**Source passage:**
################

What is the difference between an anxiety attack and a panic attack?

Posted on January 28, 2018 in Uncategorized - 0

Kathryn Smith, Clinical Psychologist

Feelings of anxiety are normal and a natural human response to high risk or intense situations. However, some people experience higher levels of anxiety that is unmanageable and interferes with daily life. If this is the case, professional help may be required to manage symptoms.

You may have heard people who suffer from anxiety, talk about having anxiety attacks? So, what exactly is an anxiety attack and how does it differ from a panic attack?

Many people who suffer from anxiety experience physical symptoms like nausea and a racing heart, with thoughts that are distracting, interfering with the task at hand. However, what differentiates physical symptoms of anxiety, commonly referred to as ‘anxiety attack’ and a full-blown panic attack, is the duration and intensity of the symptoms. Panic attacks are intensely unpleasant with sufferers often submitting themselves to hospital in fear of a heart attack or other life-threatening emergencies. A person having a panic attack may report periods of intense fear in which 4 or more of the following anxiety symptoms develop abruptly and reach a peak within 10 minutes.

################

**Supplied records:**
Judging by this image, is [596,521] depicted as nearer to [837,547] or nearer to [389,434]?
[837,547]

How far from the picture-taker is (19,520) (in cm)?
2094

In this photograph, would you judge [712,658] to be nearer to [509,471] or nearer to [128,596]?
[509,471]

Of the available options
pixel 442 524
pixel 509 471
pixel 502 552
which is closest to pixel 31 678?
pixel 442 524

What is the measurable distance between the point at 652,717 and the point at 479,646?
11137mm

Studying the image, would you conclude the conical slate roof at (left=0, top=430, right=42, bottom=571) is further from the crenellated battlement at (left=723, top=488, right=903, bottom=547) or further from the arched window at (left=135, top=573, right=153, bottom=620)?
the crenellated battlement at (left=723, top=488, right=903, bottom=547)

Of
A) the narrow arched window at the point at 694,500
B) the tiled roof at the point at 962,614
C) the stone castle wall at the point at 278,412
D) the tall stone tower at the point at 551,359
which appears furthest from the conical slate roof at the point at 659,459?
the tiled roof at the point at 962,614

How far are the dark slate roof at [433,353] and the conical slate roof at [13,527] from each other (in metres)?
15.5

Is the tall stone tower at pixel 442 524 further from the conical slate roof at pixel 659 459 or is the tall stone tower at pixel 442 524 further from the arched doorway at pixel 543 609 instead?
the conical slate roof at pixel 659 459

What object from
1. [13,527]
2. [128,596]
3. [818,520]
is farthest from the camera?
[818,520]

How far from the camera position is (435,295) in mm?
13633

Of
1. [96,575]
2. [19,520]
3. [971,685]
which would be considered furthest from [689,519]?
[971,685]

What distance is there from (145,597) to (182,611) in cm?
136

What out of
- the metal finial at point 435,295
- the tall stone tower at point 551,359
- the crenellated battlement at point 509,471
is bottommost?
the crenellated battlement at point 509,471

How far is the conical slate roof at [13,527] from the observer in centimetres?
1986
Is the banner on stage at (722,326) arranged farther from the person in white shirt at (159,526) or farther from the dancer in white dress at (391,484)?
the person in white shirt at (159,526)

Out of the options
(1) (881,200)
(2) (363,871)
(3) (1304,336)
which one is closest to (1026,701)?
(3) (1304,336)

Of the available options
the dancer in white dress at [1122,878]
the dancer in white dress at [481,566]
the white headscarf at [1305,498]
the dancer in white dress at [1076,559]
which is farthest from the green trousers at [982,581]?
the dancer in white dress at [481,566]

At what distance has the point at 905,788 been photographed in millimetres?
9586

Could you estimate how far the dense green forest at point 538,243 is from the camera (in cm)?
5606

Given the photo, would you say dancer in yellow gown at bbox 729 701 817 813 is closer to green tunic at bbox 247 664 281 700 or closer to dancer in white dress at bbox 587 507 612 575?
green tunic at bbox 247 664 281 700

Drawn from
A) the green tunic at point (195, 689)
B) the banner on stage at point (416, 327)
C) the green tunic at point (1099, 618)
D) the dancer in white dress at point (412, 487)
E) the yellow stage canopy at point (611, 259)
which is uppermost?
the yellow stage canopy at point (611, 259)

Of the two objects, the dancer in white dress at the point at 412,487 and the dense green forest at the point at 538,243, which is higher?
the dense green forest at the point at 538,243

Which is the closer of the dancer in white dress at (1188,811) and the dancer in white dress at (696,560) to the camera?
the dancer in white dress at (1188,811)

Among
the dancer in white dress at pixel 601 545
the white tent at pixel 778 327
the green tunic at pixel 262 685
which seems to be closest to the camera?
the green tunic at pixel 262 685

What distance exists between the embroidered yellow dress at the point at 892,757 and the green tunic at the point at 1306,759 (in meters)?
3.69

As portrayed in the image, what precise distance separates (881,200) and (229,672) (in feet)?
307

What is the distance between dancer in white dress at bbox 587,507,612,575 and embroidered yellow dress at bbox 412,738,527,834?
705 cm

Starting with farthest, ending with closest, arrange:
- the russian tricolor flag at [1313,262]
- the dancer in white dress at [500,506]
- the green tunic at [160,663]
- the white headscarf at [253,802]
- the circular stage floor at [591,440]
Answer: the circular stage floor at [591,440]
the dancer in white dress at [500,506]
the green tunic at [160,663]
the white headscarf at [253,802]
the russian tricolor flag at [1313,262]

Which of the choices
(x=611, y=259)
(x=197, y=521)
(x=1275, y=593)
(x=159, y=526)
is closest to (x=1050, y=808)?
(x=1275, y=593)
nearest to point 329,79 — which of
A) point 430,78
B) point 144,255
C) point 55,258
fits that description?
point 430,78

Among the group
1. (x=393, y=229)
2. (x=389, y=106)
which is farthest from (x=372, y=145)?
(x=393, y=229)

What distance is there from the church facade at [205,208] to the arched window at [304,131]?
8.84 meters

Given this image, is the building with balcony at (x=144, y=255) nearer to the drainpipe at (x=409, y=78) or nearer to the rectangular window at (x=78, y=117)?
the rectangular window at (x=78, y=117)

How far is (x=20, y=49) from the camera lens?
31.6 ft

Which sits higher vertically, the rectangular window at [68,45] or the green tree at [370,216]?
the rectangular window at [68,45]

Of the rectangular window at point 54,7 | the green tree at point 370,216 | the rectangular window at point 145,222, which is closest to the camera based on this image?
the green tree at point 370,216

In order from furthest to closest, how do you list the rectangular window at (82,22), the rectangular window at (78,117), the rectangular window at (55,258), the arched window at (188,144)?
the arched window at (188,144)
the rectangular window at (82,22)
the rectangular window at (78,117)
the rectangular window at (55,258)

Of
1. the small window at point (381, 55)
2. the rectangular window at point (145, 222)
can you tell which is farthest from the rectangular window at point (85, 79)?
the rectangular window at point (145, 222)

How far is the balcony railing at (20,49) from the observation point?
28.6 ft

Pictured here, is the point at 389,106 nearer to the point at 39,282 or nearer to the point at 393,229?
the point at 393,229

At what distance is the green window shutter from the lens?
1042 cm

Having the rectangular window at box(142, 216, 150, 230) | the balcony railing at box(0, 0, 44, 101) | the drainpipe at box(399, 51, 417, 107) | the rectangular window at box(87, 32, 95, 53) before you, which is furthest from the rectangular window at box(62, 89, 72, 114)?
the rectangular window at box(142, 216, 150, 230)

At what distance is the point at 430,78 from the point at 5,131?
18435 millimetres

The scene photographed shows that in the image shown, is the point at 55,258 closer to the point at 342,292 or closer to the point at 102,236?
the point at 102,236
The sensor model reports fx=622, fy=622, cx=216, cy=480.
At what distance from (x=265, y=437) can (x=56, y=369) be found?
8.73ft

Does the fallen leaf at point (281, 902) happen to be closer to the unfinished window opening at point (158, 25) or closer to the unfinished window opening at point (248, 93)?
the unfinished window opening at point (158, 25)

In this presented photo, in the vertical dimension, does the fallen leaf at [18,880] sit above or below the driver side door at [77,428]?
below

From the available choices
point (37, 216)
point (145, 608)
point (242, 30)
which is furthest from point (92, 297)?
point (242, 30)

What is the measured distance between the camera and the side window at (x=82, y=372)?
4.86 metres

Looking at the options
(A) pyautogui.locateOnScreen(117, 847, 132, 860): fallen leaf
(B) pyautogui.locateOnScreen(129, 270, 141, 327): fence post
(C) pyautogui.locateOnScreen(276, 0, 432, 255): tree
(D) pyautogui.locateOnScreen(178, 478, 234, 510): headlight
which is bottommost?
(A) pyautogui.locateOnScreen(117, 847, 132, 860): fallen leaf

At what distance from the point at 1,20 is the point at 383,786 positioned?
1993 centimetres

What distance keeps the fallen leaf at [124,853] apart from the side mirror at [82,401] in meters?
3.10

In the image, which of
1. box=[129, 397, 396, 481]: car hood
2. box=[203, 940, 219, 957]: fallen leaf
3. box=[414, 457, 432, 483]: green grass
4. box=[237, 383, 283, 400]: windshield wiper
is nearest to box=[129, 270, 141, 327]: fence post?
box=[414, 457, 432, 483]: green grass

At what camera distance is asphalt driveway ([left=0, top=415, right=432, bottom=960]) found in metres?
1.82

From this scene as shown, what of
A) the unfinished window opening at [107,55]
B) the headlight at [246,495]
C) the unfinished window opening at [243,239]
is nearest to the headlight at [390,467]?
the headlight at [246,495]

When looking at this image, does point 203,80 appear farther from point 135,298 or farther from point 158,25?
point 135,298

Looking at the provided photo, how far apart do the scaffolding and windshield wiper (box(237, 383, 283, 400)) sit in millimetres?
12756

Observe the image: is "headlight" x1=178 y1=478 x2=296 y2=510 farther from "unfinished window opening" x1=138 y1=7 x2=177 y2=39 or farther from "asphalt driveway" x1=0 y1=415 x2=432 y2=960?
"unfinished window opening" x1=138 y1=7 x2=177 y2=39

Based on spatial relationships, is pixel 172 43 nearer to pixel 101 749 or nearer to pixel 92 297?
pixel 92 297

################

**Directions for this task:** Extend the passage on anxiety attacks and panic attacks, picking up after its last sentence. The records play no role here.

**Written answer:**
o Palpitations, pounding heart
o Sweating
o Trembling or shaking
o Shortness of breath or smothering
o Feeling of choking
o Chest pain or discomfort
o Nausea or abdominal distress
o Feeling dizzy, unsteady, lightheaded or faint
o Feelings of unreality or detachment
o Fear of losing control or going crazy
o Fear of dying
o Numbness or tingling sensations
o Chills or hot flushes

People who present with panic attacks may appear as composed, competent individuals with fulfilling lives however, beneath the surface they are enduring extreme discomfort and are often struggling to uphold daily life. Fear of a repeat occurrence is common with people avoiding trigger situations that may cause another panic attack. Unfortunately, avoidance behaviour exacerbates the problem and inhibits the person’s lifestyle choices and social freedom. Tackling the problem front on and accepting the need for professional help really is the best way forward. Psychologists work with the cognitive and behavioural features of the condition in an attempt to deal with the triggers of physiological reactions. By addressing the underlying cognitive features, the cycle of anxiety is frequently broken, and the person is able to learn skills to better manage high anxiety and enjoy a free and fulfilling life.